Vote au printemps 2003

L’optimisme de l’organisme doit toutefois être tempéré. Comme l’indique le New York Times, BP Amoco n’a absolument pas renoncé à ses activités pétrolières en Alaska. L’entreprise reste l’une des plus actives sur ce territoire, elle qui extrait quotidiennement quelque 300000 barils de son gisement de Prudhoe Bay, presque un dixième de sa production mondiale. Un porte-parole de BP en Alaska confirme d’ailleurs l’intérêt de l’entreprise pour de nouveaux forages dans la région, et précise que la compagnie s’est retirée du groupe Arctic Power parce qu’il n’était pas de son ressort de prendre part à un débat avant tout politique. De fait, c’est le congrès des Etats-Unis qui devra se prononcer pour ou contre l’ouverture du Refuge aux derricks. Or la composition du parlement américain, désormais majoritairement républicain, semble jouer en faveur de l’industrie pétrolière. L’ouverture du Refuge constitue en effet un des axes principaux de la politique énergétique d’une administration Bush soucieuse d’indépendance énergétique. Athan Manuel ne désespère pas pour autant : « Le Sénat s’était déjà prononcé contre ce projet au début de l’année 2002. Nous pensons qu’il existe des chances pour que le Congrès, qui devrait se prononcer sur cette question au début du printemps 2003, fasse comprendre à la Maison Blanche que le peuple américain ne veut pas de ce projet« .

Walter Bouvais

Et plus récemment :

Le Sénat favorable aux forages dans une réserve naturelle en Alaska

16/03 Une majorité de sénateurs américains s’est déclarée mercredi favorable aux forages pétroliers dans une réserve naturelle au nord de l’Alaska, qui pourraient selon l’administration Bush produire environ 1 million de barils par jour, soit quelque 4 à 5% des importations pétrolières des États-Unis.

Le Sénat a rejeté de justesse, par 51 voix contre 49, un amendement défendu notamment par l’ancien candidat démocrate à la présidentielle John Kerry, qui aurait empêché l’administration Bush de faire avaliser les forages dans la réserve ANWR dans le cadre du simple débat budgétaire en cours.

« C’est un triste jour quand les voix du peuple américain sont ignorées et que le Sénat vend au plus offrant les territoires publics de l’Amérique », a réagi M. Kerry, promettant de continuer à militer contre les forages.

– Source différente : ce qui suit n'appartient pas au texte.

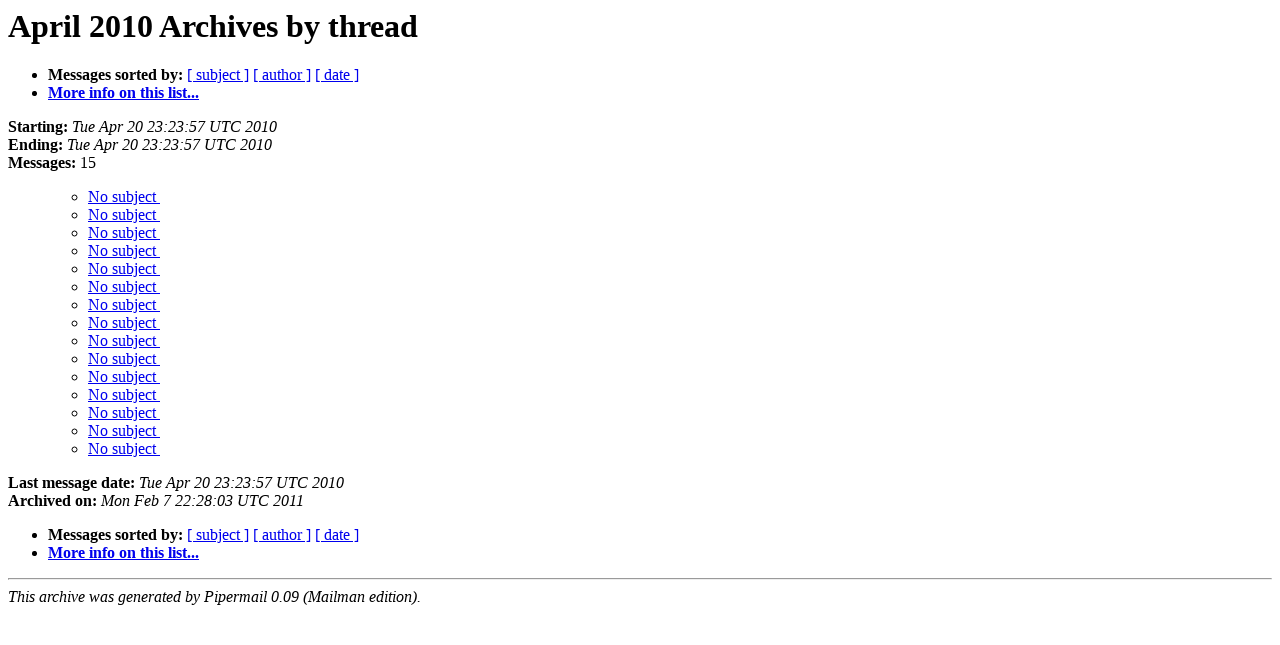

--- FILE ---
content_type: text/html
request_url: https://lists.wordpress.org/pipermail/theme-reviewers/2010-April/thread.html
body_size: 858
content:
<!DOCTYPE HTML PUBLIC "-//W3C//DTD HTML 3.2//EN">
<HTML>
  <HEAD>
     <title>The theme-reviewers April 2010 Archive by thread</title>
     <META NAME="robots" CONTENT="noindex,follow">
     <META http-equiv="Content-Type" content="text/html; charset=us-ascii">
  </HEAD>
  <BODY BGCOLOR="#ffffff">
      <a name="start"></A>
      <h1>April 2010 Archives by thread</h1>
      <ul>
         <li> <b>Messages sorted by:</b>
	        
		<a href="subject.html#start">[ subject ]</a>
		<a href="author.html#start">[ author ]</a>
		<a href="date.html#start">[ date ]</a>

	     <li><b><a href="http://lists.wordpress.org/mailman/listinfo/theme-reviewers">More info on this list...
                    </a></b></li>
      </ul>
      <p><b>Starting:</b> <i>Tue Apr 20 23:23:57 UTC 2010</i><br>
         <b>Ending:</b> <i>Tue Apr 20 23:23:57 UTC 2010</i><br>
         <b>Messages:</b> 15<p>
     <ul>

<UL>
<!--1 01271805837/mailman.24.1276535690.1335.theme-reviewers@lists.wordpress.org- -->
<LI><A HREF="000271.html">No subject
</A><A NAME="271">&nbsp;</A>
<I>
</I>

<!--1 01271805837/mailman.26.1276682383.1335.theme-reviewers@lists.wordpress.org- -->
<LI><A HREF="000317.html">No subject
</A><A NAME="317">&nbsp;</A>
<I>
</I>

<!--1 01271805837/mailman.34.1278772985.1335.theme-reviewers@lists.wordpress.org- -->
<LI><A HREF="000933.html">No subject
</A><A NAME="933">&nbsp;</A>
<I>
</I>

<!--1 01271805837/mailman.40.1280941730.1335.theme-reviewers@lists.wordpress.org- -->
<LI><A HREF="001270.html">No subject
</A><A NAME="1270">&nbsp;</A>
<I>
</I>

<!--1 01271805837/mailman.52.1282766414.1335.theme-reviewers@lists.wordpress.org- -->
<LI><A HREF="001682.html">No subject
</A><A NAME="1682">&nbsp;</A>
<I>
</I>

<!--1 01271805837/mailman.56.1283458370.1335.theme-reviewers@lists.wordpress.org- -->
<LI><A HREF="001981.html">No subject
</A><A NAME="1981">&nbsp;</A>
<I>
</I>

<!--1 01271805837/mailman.57.1283458370.1335.theme-reviewers@lists.wordpress.org- -->
<LI><A HREF="001982.html">No subject
</A><A NAME="1982">&nbsp;</A>
<I>
</I>

<!--1 01271805837/mailman.58.1283522868.1335.theme-reviewers@lists.wordpress.org- -->
<LI><A HREF="002004.html">No subject
</A><A NAME="2004">&nbsp;</A>
<I>
</I>

<!--1 01271805837/mailman.59.1284329898.1335.theme-reviewers@lists.wordpress.org- -->
<LI><A HREF="002089.html">No subject
</A><A NAME="2089">&nbsp;</A>
<I>
</I>

<!--1 01271805837/mailman.60.1284329898.1335.theme-reviewers@lists.wordpress.org- -->
<LI><A HREF="002090.html">No subject
</A><A NAME="2090">&nbsp;</A>
<I>
</I>

<!--1 01271805837/mailman.61.1285333357.1335.theme-reviewers@lists.wordpress.org- -->
<LI><A HREF="002247.html">No subject
</A><A NAME="2247">&nbsp;</A>
<I>
</I>

<!--1 01271805837/mailman.63.1286118952.1335.theme-reviewers@lists.wordpress.org- -->
<LI><A HREF="002495.html">No subject
</A><A NAME="2495">&nbsp;</A>
<I>
</I>

<!--1 01271805837/mailman.66.1287610031.1335.theme-reviewers@lists.wordpress.org- -->
<LI><A HREF="002900.html">No subject
</A><A NAME="2900">&nbsp;</A>
<I>
</I>

<!--1 01271805837/mailman.77.1292611116.1335.theme-reviewers@lists.wordpress.org- -->
<LI><A HREF="003353.html">No subject
</A><A NAME="3353">&nbsp;</A>
<I>
</I>

<!--1 01271805837/mailman.78.1297117683.1335.theme-reviewers@lists.wordpress.org- -->
<LI><A HREF="004162.html">No subject
</A><A NAME="4162">&nbsp;</A>
<I>
</I>

</UL>
    </ul>
    <p>
      <a name="end"><b>Last message date:</b></a> 
       <i>Tue Apr 20 23:23:57 UTC 2010</i><br>
    <b>Archived on:</b> <i>Mon Feb  7 22:28:03 UTC 2011</i>
    <p>
   <ul>
         <li> <b>Messages sorted by:</b>
	        
		<a href="subject.html#start">[ subject ]</a>
		<a href="author.html#start">[ author ]</a>
		<a href="date.html#start">[ date ]</a>
	     <li><b><a href="http://lists.wordpress.org/mailman/listinfo/theme-reviewers">More info on this list...
                    </a></b></li>
     </ul>
     <p>
     <hr>
     <i>This archive was generated by
     Pipermail 0.09 (Mailman edition).</i>
  </BODY>
</HTML>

« Le vote d’aujourd’hui est un abus du processus budgétaire », a souligné pour sa part l’organisation écologiste Sierra Club, s’inquiétant du risque que les Etats-Unis sacrifient « l’un de leurs grands trésors naturels ».

Les débats budgétaires ne font que débuter au Congrès et doivent durer encore plusieurs mois, ce qui laisse planer une incertitude sur la perspective des forages dans l’ANWR.

Toutefois les deux sénateurs républicains de l’Alaska, qui militent inlassablement pour l’exploitation des richesses pétrolières de leur Etat nordique, ont exprimé un optimisme prudent après le vote du Sénat. « C’est une première étape », a souligné la sénatrice Lisa Murkowski.

Les organisations de défense de l’environnement, appuyés par plusieurs parlementaires influents, affirment que l’exploitation du pétrole dans la réserve menacerait l’écosystème de l’une des dernières régions totalement sauvages des Etats-Unis.

Située au nord du cercle polaire, cette large plaine côtière abrite notamment des ours polaires, des grizzlis, des loups, des caribous et plus de 150 espèces d’oiseaux. La seule présence humaine est celle des 210 habitants du village esquimau de Kaktovik.

La sénatrice Lisa Murkowski a cependant assuré que les autorités de l’Alaska imposaient des normes environnementales très strictes aux compagnies pétrolières, et que les dommages à la flore et à la faune seraient minimaux.